● Directions for this task:
Look for the string "после" in the listing below, then copy every line that has it.
============
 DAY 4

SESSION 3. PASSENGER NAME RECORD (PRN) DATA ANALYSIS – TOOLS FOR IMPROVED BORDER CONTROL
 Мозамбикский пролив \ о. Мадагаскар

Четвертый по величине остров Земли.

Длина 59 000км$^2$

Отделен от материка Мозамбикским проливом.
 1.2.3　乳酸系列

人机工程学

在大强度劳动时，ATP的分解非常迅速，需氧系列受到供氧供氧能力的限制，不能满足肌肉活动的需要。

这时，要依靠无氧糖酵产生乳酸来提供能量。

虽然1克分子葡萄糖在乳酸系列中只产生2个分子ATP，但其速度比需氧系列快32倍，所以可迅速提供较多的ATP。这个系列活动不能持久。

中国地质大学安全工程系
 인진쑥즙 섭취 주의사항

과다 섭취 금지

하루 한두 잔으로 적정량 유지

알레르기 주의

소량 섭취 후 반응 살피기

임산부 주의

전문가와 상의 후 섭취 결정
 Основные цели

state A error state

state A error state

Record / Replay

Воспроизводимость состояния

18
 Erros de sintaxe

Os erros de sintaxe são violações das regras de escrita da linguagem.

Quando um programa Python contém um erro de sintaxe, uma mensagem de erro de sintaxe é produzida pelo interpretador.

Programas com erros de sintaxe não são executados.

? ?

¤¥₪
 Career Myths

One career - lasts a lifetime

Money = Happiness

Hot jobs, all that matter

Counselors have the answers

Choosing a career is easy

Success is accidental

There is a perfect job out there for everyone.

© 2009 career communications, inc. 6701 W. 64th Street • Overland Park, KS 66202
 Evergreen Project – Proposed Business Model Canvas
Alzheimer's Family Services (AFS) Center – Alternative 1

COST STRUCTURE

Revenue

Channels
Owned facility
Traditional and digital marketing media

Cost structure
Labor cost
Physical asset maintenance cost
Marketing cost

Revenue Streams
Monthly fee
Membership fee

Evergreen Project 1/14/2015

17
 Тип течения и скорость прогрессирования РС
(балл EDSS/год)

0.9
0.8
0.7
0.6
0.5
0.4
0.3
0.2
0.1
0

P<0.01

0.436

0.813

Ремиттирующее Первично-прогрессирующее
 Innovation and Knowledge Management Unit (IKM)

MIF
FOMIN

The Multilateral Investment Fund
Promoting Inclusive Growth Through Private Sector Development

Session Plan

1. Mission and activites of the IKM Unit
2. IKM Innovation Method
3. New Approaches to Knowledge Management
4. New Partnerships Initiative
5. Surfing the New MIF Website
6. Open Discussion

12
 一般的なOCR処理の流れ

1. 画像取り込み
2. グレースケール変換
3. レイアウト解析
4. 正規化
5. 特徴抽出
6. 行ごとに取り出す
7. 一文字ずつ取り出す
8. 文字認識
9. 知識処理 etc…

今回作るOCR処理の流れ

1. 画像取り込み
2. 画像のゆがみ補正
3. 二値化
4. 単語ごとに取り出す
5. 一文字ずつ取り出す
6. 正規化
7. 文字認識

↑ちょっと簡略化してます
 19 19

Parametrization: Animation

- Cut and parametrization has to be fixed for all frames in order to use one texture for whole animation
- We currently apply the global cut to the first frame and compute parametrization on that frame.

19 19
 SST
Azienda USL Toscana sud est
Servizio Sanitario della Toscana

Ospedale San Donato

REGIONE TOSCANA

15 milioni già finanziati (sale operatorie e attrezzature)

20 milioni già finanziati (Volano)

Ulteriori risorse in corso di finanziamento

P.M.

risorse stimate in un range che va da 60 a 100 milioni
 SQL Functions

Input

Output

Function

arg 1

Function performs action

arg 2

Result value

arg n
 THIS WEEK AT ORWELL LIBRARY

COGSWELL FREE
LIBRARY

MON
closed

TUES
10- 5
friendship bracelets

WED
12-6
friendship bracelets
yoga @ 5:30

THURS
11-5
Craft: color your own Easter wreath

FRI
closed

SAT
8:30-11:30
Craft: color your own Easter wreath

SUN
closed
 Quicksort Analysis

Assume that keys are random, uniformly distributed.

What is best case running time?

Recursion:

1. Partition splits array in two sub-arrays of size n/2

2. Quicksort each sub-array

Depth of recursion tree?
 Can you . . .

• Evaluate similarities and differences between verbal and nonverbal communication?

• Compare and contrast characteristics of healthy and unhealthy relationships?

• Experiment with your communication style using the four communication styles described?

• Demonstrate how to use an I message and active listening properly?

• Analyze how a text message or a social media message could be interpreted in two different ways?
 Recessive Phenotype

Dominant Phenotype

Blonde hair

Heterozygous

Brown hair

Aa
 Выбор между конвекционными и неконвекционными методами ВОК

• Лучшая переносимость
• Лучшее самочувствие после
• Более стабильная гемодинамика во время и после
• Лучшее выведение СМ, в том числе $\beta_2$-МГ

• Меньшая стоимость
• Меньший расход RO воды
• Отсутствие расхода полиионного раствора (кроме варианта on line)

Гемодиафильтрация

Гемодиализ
============
● Exercise result:
• Лучшее самочувствие после
• Более стабильная гемодинамика во время и после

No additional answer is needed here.